"""

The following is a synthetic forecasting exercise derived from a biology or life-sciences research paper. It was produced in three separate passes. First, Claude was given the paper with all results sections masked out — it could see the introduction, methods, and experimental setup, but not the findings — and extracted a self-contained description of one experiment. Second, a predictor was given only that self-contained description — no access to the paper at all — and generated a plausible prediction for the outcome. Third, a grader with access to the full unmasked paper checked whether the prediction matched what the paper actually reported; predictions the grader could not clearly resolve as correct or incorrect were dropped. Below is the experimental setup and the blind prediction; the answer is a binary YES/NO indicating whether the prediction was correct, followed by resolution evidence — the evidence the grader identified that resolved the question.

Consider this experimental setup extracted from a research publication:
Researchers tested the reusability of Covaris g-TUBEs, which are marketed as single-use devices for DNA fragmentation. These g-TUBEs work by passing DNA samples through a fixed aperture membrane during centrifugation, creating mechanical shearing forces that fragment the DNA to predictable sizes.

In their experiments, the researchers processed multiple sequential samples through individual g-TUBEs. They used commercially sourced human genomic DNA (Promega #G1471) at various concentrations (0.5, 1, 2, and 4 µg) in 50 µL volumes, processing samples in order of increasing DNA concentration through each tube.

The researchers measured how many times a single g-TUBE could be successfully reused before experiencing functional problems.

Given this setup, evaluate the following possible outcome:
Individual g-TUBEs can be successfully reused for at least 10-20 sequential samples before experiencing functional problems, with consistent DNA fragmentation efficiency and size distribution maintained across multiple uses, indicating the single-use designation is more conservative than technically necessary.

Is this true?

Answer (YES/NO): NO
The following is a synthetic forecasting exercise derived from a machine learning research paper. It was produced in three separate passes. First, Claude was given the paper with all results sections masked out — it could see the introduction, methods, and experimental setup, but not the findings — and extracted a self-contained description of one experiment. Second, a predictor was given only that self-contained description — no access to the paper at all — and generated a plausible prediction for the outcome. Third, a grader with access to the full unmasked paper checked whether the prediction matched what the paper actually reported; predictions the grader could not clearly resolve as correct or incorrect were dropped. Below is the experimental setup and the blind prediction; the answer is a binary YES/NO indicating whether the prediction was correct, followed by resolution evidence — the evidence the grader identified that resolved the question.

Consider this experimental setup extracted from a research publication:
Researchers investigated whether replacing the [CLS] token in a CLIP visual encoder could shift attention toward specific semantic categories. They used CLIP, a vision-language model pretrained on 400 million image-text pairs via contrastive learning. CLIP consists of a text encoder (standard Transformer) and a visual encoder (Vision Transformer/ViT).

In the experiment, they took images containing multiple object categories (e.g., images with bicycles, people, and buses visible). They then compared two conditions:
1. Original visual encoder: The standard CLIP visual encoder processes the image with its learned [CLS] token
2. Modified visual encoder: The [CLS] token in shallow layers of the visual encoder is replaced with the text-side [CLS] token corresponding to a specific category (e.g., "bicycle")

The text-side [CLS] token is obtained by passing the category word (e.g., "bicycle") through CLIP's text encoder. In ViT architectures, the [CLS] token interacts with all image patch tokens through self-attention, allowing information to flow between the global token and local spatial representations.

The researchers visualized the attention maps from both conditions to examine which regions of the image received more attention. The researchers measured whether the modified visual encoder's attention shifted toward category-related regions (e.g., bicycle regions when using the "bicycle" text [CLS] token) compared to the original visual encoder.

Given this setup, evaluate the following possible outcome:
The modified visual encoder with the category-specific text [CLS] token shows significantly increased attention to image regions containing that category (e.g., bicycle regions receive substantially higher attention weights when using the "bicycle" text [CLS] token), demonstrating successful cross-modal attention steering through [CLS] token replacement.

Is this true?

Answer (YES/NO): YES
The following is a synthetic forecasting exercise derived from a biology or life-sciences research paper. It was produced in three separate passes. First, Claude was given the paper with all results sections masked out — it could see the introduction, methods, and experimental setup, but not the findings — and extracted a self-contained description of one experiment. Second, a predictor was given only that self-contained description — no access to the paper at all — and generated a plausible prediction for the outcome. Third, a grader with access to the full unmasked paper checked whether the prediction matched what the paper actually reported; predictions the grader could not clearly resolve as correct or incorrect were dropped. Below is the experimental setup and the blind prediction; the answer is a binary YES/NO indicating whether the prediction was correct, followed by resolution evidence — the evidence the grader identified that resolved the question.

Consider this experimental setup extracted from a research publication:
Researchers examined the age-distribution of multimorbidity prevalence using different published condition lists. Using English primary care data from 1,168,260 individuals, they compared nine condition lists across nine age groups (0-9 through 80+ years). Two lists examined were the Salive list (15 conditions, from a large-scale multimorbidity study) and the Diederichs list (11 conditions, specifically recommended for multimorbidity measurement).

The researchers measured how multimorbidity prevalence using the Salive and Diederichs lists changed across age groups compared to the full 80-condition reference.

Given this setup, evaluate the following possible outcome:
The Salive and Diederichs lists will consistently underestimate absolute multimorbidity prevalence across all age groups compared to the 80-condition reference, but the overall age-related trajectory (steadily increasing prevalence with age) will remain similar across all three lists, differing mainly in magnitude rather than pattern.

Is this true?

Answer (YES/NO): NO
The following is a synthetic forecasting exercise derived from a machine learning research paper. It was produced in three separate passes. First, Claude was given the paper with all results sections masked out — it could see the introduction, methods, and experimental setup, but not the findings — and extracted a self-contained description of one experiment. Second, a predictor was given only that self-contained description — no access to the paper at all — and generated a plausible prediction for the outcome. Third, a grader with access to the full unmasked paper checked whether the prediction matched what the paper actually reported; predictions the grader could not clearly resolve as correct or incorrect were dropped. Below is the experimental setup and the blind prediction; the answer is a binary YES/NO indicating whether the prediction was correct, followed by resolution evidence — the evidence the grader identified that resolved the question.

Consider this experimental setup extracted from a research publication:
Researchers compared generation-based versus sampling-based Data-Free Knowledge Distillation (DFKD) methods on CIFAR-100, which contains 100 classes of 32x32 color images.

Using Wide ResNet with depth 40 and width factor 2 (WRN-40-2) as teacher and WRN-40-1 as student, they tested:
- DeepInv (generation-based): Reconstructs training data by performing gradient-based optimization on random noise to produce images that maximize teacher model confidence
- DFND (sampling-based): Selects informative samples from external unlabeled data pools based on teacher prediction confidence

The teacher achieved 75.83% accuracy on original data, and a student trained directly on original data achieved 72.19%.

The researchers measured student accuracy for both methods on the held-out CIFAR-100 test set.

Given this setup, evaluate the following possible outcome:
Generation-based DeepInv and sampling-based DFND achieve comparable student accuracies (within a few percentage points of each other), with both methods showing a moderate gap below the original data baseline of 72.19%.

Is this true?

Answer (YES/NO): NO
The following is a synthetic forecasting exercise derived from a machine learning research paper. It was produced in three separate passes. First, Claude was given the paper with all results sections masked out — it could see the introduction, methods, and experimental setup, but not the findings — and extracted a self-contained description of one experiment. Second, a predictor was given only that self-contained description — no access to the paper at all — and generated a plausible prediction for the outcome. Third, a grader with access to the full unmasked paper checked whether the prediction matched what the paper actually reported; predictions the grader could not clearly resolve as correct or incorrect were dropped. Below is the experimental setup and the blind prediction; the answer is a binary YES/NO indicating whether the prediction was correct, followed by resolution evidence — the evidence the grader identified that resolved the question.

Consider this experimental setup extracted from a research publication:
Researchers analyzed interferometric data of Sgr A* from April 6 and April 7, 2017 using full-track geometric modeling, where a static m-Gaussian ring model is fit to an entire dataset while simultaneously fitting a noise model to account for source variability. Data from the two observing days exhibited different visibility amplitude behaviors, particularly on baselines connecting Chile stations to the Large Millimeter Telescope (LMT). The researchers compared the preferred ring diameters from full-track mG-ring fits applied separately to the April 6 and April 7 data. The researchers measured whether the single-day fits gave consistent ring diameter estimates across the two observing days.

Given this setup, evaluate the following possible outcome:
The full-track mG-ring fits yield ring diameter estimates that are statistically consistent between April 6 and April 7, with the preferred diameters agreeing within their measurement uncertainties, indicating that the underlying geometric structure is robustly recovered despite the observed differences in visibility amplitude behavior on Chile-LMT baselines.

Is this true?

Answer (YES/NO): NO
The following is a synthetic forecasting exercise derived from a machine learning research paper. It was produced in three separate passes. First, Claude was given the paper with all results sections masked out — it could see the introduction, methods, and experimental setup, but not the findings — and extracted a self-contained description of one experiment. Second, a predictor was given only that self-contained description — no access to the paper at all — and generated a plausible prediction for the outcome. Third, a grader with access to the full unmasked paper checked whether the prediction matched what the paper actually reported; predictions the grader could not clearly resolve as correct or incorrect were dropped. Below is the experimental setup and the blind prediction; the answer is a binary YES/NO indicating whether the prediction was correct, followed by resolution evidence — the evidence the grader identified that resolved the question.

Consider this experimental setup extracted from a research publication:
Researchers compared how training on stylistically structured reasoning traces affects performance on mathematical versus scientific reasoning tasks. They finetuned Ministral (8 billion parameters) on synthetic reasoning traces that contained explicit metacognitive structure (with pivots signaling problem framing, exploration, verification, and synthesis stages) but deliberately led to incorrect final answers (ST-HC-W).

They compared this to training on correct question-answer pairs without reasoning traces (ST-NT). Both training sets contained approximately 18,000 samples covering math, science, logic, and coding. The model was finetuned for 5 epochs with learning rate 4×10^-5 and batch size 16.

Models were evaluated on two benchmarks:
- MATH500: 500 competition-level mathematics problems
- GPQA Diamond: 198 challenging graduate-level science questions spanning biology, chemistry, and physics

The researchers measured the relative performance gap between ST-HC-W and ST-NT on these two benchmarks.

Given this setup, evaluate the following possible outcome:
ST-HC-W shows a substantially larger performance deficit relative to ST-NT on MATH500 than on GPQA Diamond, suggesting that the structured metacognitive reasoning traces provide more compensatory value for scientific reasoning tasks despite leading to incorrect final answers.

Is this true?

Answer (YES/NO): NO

"""

Line count for the string "CIFAR": work it out from the records above and reply with the number alone.

- _Response to this task_:
2